Under the Sickle and the Sledgehammer
Under the Sickle and the Sledgehammer
Authors: Anna Hyrske & Kirsti Huurre
Finland | Former Soviet Union, USSR (Europe) | c 1918 to c 1939 (Inter-war period) | c 1939 to c 1945 (including WW2) | Memoirs | Revolutions, uprisings, rebellions | Second World War | Marxism & Communism | Political structures: totalitarianism & dictatorship
Published on 10th October 2024 by The History Press Ltd in the United Kingdom.

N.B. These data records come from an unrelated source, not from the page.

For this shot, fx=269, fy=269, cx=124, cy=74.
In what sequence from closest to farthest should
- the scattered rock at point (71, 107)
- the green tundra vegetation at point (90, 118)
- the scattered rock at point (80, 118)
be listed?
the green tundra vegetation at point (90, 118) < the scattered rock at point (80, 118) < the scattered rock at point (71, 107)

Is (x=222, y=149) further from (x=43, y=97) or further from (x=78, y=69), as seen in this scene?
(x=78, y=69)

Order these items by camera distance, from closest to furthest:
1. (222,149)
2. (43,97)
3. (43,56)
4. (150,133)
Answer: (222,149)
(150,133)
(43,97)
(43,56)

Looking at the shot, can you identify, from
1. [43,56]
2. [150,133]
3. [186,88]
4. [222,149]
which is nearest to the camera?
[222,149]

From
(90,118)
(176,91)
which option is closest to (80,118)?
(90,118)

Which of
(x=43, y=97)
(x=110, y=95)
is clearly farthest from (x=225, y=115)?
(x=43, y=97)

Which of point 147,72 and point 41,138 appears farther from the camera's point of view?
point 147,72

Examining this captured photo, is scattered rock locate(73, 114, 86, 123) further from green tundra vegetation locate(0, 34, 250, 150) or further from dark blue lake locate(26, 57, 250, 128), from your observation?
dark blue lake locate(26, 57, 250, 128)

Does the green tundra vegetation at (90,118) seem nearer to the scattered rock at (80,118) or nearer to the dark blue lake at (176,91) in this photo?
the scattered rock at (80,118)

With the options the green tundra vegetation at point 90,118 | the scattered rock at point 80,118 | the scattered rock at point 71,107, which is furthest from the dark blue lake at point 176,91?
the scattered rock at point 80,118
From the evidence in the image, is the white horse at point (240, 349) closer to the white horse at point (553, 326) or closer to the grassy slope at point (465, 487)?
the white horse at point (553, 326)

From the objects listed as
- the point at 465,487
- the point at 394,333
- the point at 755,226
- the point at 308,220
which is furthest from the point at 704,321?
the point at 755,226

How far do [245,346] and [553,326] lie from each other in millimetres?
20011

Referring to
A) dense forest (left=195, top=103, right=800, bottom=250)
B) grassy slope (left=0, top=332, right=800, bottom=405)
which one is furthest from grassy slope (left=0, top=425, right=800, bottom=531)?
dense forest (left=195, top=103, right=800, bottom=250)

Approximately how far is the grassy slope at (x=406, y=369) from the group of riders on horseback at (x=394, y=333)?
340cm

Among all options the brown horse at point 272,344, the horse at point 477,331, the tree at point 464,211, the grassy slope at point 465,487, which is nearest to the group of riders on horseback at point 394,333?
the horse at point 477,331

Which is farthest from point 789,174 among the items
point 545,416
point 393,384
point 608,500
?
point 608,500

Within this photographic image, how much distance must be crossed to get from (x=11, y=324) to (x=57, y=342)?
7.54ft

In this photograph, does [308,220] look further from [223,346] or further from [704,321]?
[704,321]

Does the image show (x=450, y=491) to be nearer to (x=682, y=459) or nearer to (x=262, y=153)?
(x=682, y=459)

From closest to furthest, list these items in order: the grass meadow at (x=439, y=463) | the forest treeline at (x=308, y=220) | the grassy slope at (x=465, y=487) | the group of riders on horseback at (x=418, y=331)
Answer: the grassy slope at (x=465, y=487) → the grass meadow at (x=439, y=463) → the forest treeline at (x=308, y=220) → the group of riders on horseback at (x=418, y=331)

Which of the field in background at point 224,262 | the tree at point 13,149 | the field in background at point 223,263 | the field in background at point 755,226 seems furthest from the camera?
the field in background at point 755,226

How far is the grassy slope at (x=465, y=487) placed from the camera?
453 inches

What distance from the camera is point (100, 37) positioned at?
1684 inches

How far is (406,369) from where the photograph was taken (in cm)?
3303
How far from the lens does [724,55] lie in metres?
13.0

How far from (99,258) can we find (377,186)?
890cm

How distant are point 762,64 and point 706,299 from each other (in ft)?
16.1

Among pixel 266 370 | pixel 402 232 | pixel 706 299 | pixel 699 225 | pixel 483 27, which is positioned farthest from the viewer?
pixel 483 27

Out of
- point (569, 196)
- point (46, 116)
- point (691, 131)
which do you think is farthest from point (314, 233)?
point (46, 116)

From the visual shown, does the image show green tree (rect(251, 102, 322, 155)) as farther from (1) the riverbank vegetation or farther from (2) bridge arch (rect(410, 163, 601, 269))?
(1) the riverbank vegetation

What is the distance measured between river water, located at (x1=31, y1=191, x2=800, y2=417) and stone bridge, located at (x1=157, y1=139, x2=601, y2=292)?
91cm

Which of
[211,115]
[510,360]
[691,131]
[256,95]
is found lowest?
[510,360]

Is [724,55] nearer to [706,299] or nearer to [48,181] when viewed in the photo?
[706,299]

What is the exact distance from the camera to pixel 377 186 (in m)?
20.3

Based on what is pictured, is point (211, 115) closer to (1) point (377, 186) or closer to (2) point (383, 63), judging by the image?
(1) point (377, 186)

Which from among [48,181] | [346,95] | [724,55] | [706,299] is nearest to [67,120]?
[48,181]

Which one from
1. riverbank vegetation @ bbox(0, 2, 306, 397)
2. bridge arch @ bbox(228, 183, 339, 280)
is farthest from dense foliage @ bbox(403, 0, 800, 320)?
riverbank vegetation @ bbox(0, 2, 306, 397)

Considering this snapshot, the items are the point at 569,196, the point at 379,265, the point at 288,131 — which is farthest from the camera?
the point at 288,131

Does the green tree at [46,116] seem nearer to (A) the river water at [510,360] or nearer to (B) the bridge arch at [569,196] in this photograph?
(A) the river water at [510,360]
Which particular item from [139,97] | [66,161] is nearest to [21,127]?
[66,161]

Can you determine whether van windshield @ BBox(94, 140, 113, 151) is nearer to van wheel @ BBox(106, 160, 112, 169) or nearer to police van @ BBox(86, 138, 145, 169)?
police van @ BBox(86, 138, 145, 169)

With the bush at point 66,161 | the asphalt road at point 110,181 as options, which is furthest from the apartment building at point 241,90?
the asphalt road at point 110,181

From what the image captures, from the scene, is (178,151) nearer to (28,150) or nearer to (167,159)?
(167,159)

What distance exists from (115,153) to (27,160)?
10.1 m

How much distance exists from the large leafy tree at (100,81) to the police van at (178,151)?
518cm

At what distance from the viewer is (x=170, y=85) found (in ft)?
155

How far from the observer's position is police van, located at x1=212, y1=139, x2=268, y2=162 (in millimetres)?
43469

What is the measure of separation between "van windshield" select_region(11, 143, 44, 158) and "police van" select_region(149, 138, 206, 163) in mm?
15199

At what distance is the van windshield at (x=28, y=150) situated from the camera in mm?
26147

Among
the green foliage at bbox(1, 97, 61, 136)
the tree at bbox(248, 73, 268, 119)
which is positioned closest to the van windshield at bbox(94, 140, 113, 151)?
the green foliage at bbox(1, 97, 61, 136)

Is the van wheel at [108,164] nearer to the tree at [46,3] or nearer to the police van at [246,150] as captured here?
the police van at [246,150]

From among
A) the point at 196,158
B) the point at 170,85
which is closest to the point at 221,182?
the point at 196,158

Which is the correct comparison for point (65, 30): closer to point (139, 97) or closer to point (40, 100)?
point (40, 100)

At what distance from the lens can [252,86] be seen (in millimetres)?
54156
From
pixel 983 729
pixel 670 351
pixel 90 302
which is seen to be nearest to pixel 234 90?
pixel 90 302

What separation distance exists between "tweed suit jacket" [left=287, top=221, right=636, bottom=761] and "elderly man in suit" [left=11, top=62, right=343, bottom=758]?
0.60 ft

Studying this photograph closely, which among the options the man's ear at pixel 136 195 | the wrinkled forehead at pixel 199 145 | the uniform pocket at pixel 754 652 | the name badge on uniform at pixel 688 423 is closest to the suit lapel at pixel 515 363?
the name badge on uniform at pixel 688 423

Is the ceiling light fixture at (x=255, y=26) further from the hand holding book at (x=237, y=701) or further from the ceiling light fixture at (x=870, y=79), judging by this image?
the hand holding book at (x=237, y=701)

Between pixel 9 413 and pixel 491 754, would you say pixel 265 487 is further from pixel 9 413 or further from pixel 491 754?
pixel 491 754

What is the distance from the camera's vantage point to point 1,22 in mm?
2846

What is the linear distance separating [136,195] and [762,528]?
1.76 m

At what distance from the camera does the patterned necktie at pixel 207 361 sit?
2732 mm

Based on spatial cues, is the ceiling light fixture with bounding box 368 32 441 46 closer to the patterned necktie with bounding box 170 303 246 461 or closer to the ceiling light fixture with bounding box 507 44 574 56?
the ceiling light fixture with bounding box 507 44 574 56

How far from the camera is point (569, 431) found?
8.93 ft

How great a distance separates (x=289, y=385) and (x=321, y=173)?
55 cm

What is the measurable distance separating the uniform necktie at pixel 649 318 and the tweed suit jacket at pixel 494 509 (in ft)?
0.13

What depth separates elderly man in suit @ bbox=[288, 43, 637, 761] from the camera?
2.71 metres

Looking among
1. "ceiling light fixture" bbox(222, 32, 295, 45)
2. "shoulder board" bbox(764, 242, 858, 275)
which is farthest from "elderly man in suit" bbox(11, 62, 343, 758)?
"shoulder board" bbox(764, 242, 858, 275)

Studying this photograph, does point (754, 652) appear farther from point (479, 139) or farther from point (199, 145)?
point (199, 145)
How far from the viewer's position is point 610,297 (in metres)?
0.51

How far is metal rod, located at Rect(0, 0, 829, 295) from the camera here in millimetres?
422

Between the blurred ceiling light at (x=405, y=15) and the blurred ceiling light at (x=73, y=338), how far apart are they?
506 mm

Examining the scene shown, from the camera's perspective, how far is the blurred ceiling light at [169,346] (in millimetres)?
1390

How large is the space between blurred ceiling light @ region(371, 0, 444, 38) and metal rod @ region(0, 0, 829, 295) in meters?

Hardback | 2 Maps; 13 Illustrations, black and white
234mm x 156mm | 0g
Under the Sickle and the Sledgehammer was originally published in 1942, as war still raged between Finland and Soviet Union. Its writer was a Finnish woman who emigrated to Russia in the 1930s, convinced the new egalitarian state and workers’ paradise would be a better life for her and her young son, hopeful once settled she could send for him. What followed was very different to what was promised: a life in constant fear, under intense government scrutiny, of purges and Great Wraths, good people imprisoned and shot; and state-run propaganda that spun a web of lies around its people. The author eventually escaped, defying the odds when so many of her friends and loved ones did not, and recorded her memories under a pseudonym in what became the second most censored book from Finnish libraries after the war. This is the first English translation of this important memoir, whose original preface states: ‘I simply want to provide an honest account of what my friends and I had to live through under the “Stalinist sun”.’